* start DATA SUPPLIED *

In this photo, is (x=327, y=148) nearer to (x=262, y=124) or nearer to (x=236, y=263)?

* end DATA SUPPLIED *
* start DATA SUPPLIED *

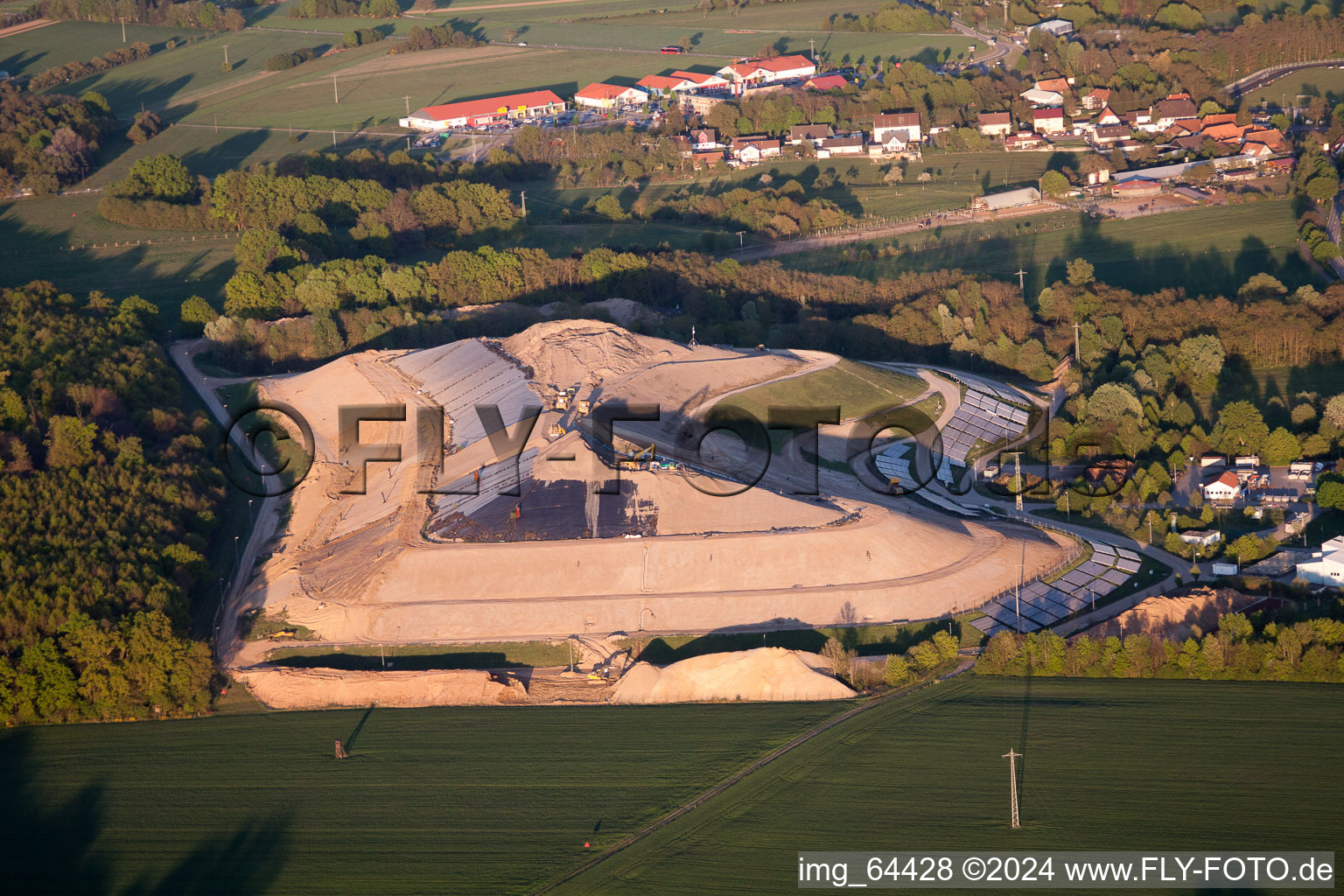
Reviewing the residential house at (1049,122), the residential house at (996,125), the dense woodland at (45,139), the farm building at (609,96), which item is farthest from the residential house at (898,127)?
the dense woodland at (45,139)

* end DATA SUPPLIED *
* start DATA SUPPLIED *

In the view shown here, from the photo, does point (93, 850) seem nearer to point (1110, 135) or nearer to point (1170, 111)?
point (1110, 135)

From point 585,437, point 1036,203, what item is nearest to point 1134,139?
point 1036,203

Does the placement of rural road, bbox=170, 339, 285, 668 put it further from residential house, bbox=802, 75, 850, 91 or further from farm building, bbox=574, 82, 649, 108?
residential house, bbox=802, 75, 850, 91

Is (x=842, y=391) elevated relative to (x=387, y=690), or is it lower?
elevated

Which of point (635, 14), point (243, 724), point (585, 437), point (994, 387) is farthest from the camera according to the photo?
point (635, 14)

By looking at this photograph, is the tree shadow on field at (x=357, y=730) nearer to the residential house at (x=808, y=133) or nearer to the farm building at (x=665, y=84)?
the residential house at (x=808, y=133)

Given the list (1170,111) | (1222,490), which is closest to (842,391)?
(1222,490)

* end DATA SUPPLIED *

Count the lines in the items above that contain the word "this", and reply with the number alone.

FINISHED TASK:
2